FOR IMMEDIATE RELEASE – April 26, 2014 – The Kroger Co. (NYSE: KR) said today it has recalled Private Selection Chocolate Hazelnut Mascarpone Ice Cream and Private Selection Caramel Hazelnut Fudge Truffle Ice Cream sold at the Kroger family of stores in 31 states because the products may contain egg not listed on the label.

WASHINGTON, April 25, 2014 – Knockum Hill Bar-B-Que, a Herndon, Ky. establishment, is recalling approximately 350 pounds of hickory smoked, pit cooked barbecue pork product due to misbranding and an undeclared allergen, the U.S. Department of Agriculture’s Food Safety and Inspection Service (FSIS) announced today. The products are formulated with a basting sauce containing margarine formulated with soy, a known allergen that is not declared on the label of the pork products. The soy in the margarine is in the form of soy lecithin, a liquid soybean oil, and partially hydrogenated soybean oil.

In a statement released on Saturday, May 17, 2014, Kraft Foods Group issued a recall of certain cottage cheese products produced in their Tulare, California plant. According to their statement, some of the ingredients used to produce their cottage cheese were not stored to reflect the company’s temperature standards. Though there have been no illnesses reported, the company is recalling certain affected products.

One might look down the list and say the food system is horribly broken. Recalls happen for many reasons. Better testing, better tracking can also mean that in most cases the system works. The above cases weren’t because someone got sick, but because of labeling issues that *could* result in illness.

Food bacteria is another safety issue:

Escherichia coli is a large group of bacteria; most are harmless, while some can cause serious illness. The strain involved in the sprout-linked outbreak is Shiga toxin-producing Escherichia coli O121.

***

> [Exercise requirements]
Write out the food recall passage above word for word, from "One might look" up to and including "result in illness.".

> [Data provided]
***

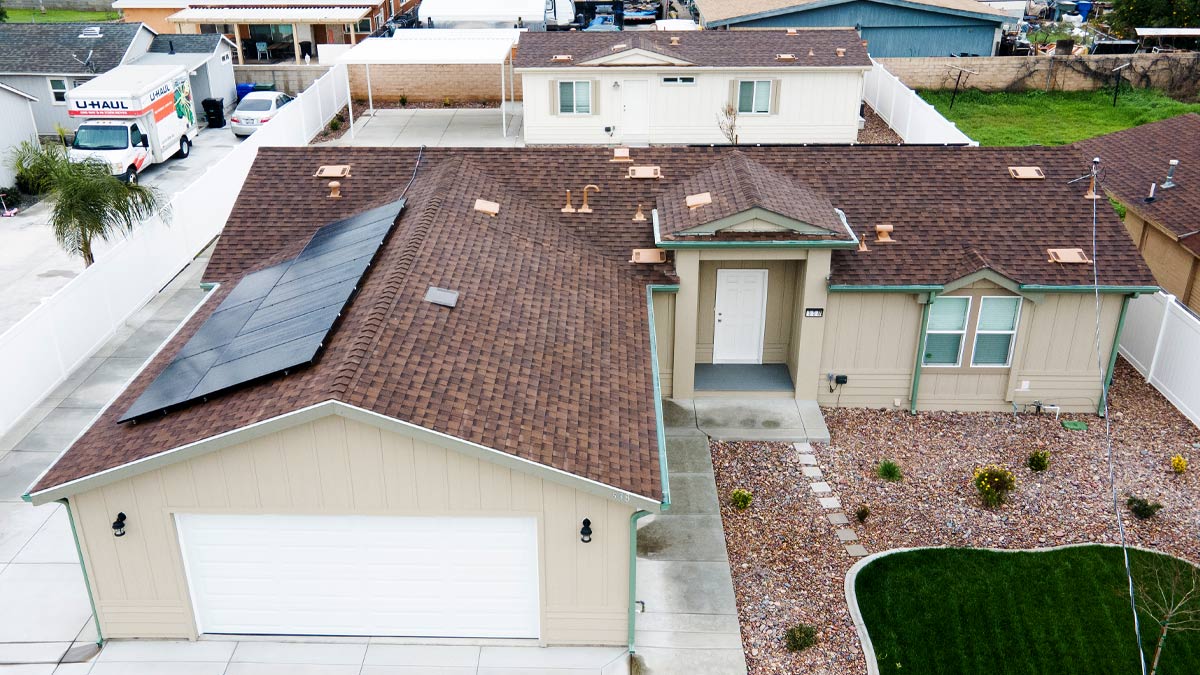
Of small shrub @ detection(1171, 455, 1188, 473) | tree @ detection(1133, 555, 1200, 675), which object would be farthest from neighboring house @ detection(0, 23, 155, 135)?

***

> [Finished exercise]
One might look down the list and say the food system is horribly broken. Recalls happen for many reasons. Better testing, better tracking can also mean that in most cases the system works. The above cases weren’t because someone got sick, but because of labeling issues that *could* result in illness.